When I was 17, I was looking at some preschool children’s pictures. I noticed something. These preschool children didn’t make their drawings fit inside the four sides of the paper. It was like the world they were seeing was bigger than the paper (which it is) so that’s how they painted it. When kids hit school, even though it’s not surprising that the pictures they draw would change as they increase in age. Typically it seems if they draw a house, they draw it as a square with a triangle on top for a roof. Two squares representing windows are put inside that square. If they add a sun it’s a circle with radiating lines, trees are brown with a cloud shaped green top, sun; yellow, etc. And everything fitting inside the paper. I actually remember being taught how to draw like this and wondering as a 5 year old, “Why was the Sun yellow when during the day it mostly looked white?” I wonder if teaching us as children how to draw this way, has it taught us to not see what’s actually in front of us?
Much older and not so long ago I decided I wanted to learn how to paint. Little shy about it. I wasn’t sure if I would be able to, because I remember being told artistic talent is something you have or haven’t got. But, I heard of a good teacher, Stephen Wilson and I went to him. He told me anyone can paint. Painting he said is about seeing. When you can see then you can paint. His first lessons included teaching you how to see. Which I think was kind of like seeing things as you saw them preschool.

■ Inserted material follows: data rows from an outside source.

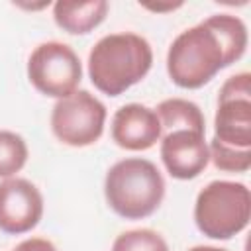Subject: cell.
Segmentation results:
<instances>
[{
	"instance_id": "cell-1",
	"label": "cell",
	"mask_w": 251,
	"mask_h": 251,
	"mask_svg": "<svg viewBox=\"0 0 251 251\" xmlns=\"http://www.w3.org/2000/svg\"><path fill=\"white\" fill-rule=\"evenodd\" d=\"M247 49V27L241 18L214 14L180 31L167 53V73L180 88H200L224 67L239 61Z\"/></svg>"
},
{
	"instance_id": "cell-2",
	"label": "cell",
	"mask_w": 251,
	"mask_h": 251,
	"mask_svg": "<svg viewBox=\"0 0 251 251\" xmlns=\"http://www.w3.org/2000/svg\"><path fill=\"white\" fill-rule=\"evenodd\" d=\"M153 65V51L145 37L122 31L104 35L88 53L90 82L108 96H120L137 84Z\"/></svg>"
},
{
	"instance_id": "cell-3",
	"label": "cell",
	"mask_w": 251,
	"mask_h": 251,
	"mask_svg": "<svg viewBox=\"0 0 251 251\" xmlns=\"http://www.w3.org/2000/svg\"><path fill=\"white\" fill-rule=\"evenodd\" d=\"M104 196L118 216L126 220H141L161 206L165 178L149 159L127 157L108 169Z\"/></svg>"
},
{
	"instance_id": "cell-4",
	"label": "cell",
	"mask_w": 251,
	"mask_h": 251,
	"mask_svg": "<svg viewBox=\"0 0 251 251\" xmlns=\"http://www.w3.org/2000/svg\"><path fill=\"white\" fill-rule=\"evenodd\" d=\"M251 218V192L243 182L212 180L196 196V227L212 239H231Z\"/></svg>"
},
{
	"instance_id": "cell-5",
	"label": "cell",
	"mask_w": 251,
	"mask_h": 251,
	"mask_svg": "<svg viewBox=\"0 0 251 251\" xmlns=\"http://www.w3.org/2000/svg\"><path fill=\"white\" fill-rule=\"evenodd\" d=\"M106 122V106L88 90H75L57 100L51 112L53 135L71 147H86L100 139Z\"/></svg>"
},
{
	"instance_id": "cell-6",
	"label": "cell",
	"mask_w": 251,
	"mask_h": 251,
	"mask_svg": "<svg viewBox=\"0 0 251 251\" xmlns=\"http://www.w3.org/2000/svg\"><path fill=\"white\" fill-rule=\"evenodd\" d=\"M29 82L45 96L67 98L82 78V65L73 47L61 41L37 45L27 59Z\"/></svg>"
},
{
	"instance_id": "cell-7",
	"label": "cell",
	"mask_w": 251,
	"mask_h": 251,
	"mask_svg": "<svg viewBox=\"0 0 251 251\" xmlns=\"http://www.w3.org/2000/svg\"><path fill=\"white\" fill-rule=\"evenodd\" d=\"M214 139L237 147L251 149V75L237 73L229 76L218 96L214 118Z\"/></svg>"
},
{
	"instance_id": "cell-8",
	"label": "cell",
	"mask_w": 251,
	"mask_h": 251,
	"mask_svg": "<svg viewBox=\"0 0 251 251\" xmlns=\"http://www.w3.org/2000/svg\"><path fill=\"white\" fill-rule=\"evenodd\" d=\"M43 216V196L25 178H4L0 182V231L20 235L31 231Z\"/></svg>"
},
{
	"instance_id": "cell-9",
	"label": "cell",
	"mask_w": 251,
	"mask_h": 251,
	"mask_svg": "<svg viewBox=\"0 0 251 251\" xmlns=\"http://www.w3.org/2000/svg\"><path fill=\"white\" fill-rule=\"evenodd\" d=\"M161 161L167 173L178 180L196 178L210 163V151L204 133L178 129L161 135Z\"/></svg>"
},
{
	"instance_id": "cell-10",
	"label": "cell",
	"mask_w": 251,
	"mask_h": 251,
	"mask_svg": "<svg viewBox=\"0 0 251 251\" xmlns=\"http://www.w3.org/2000/svg\"><path fill=\"white\" fill-rule=\"evenodd\" d=\"M112 139L127 151H145L161 139V124L155 110L143 104H124L112 118Z\"/></svg>"
},
{
	"instance_id": "cell-11",
	"label": "cell",
	"mask_w": 251,
	"mask_h": 251,
	"mask_svg": "<svg viewBox=\"0 0 251 251\" xmlns=\"http://www.w3.org/2000/svg\"><path fill=\"white\" fill-rule=\"evenodd\" d=\"M106 0H90V2H69L59 0L53 6L55 24L73 35H82L98 27L108 14Z\"/></svg>"
},
{
	"instance_id": "cell-12",
	"label": "cell",
	"mask_w": 251,
	"mask_h": 251,
	"mask_svg": "<svg viewBox=\"0 0 251 251\" xmlns=\"http://www.w3.org/2000/svg\"><path fill=\"white\" fill-rule=\"evenodd\" d=\"M155 114L161 124V135L178 131V129H190L198 133H206V122L204 114L198 108V104L184 100V98H167L157 108Z\"/></svg>"
},
{
	"instance_id": "cell-13",
	"label": "cell",
	"mask_w": 251,
	"mask_h": 251,
	"mask_svg": "<svg viewBox=\"0 0 251 251\" xmlns=\"http://www.w3.org/2000/svg\"><path fill=\"white\" fill-rule=\"evenodd\" d=\"M27 161V145L22 135L0 129V178H12Z\"/></svg>"
},
{
	"instance_id": "cell-14",
	"label": "cell",
	"mask_w": 251,
	"mask_h": 251,
	"mask_svg": "<svg viewBox=\"0 0 251 251\" xmlns=\"http://www.w3.org/2000/svg\"><path fill=\"white\" fill-rule=\"evenodd\" d=\"M112 251H169V245L161 233L141 227L120 233L112 243Z\"/></svg>"
},
{
	"instance_id": "cell-15",
	"label": "cell",
	"mask_w": 251,
	"mask_h": 251,
	"mask_svg": "<svg viewBox=\"0 0 251 251\" xmlns=\"http://www.w3.org/2000/svg\"><path fill=\"white\" fill-rule=\"evenodd\" d=\"M210 161L214 163L216 169L227 171V173H245L251 167V149H237L224 145L212 137L210 145Z\"/></svg>"
},
{
	"instance_id": "cell-16",
	"label": "cell",
	"mask_w": 251,
	"mask_h": 251,
	"mask_svg": "<svg viewBox=\"0 0 251 251\" xmlns=\"http://www.w3.org/2000/svg\"><path fill=\"white\" fill-rule=\"evenodd\" d=\"M14 251H57L55 245L43 237H29L16 245Z\"/></svg>"
},
{
	"instance_id": "cell-17",
	"label": "cell",
	"mask_w": 251,
	"mask_h": 251,
	"mask_svg": "<svg viewBox=\"0 0 251 251\" xmlns=\"http://www.w3.org/2000/svg\"><path fill=\"white\" fill-rule=\"evenodd\" d=\"M182 6V2H176V4H157V6H153V4H145V8H149V10H155V12H163V10H175V8H180Z\"/></svg>"
},
{
	"instance_id": "cell-18",
	"label": "cell",
	"mask_w": 251,
	"mask_h": 251,
	"mask_svg": "<svg viewBox=\"0 0 251 251\" xmlns=\"http://www.w3.org/2000/svg\"><path fill=\"white\" fill-rule=\"evenodd\" d=\"M188 251H227V249H222V247H212V245H196Z\"/></svg>"
}]
</instances>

I remember having an epiphany (which is going to sound far-fetched) – but walking out of the studio and looking at a tree – and suddenly actually seeing it, like it was the very first time I’d seen a tree. The dapple of the grey to black shadows hitting the bark, the crevice shadows outlining the peeling bark. The graduation of off-whites, off-yellows, off-greens, browns, greys lightening as they circled up the height of the trunk. The deeper harder more dense shades of colour around the base.. and more. I drove home, looked around and suddenly the whole world felt like it verged on being magical – and realer than it had been before. And I felt a palpable sense of awe.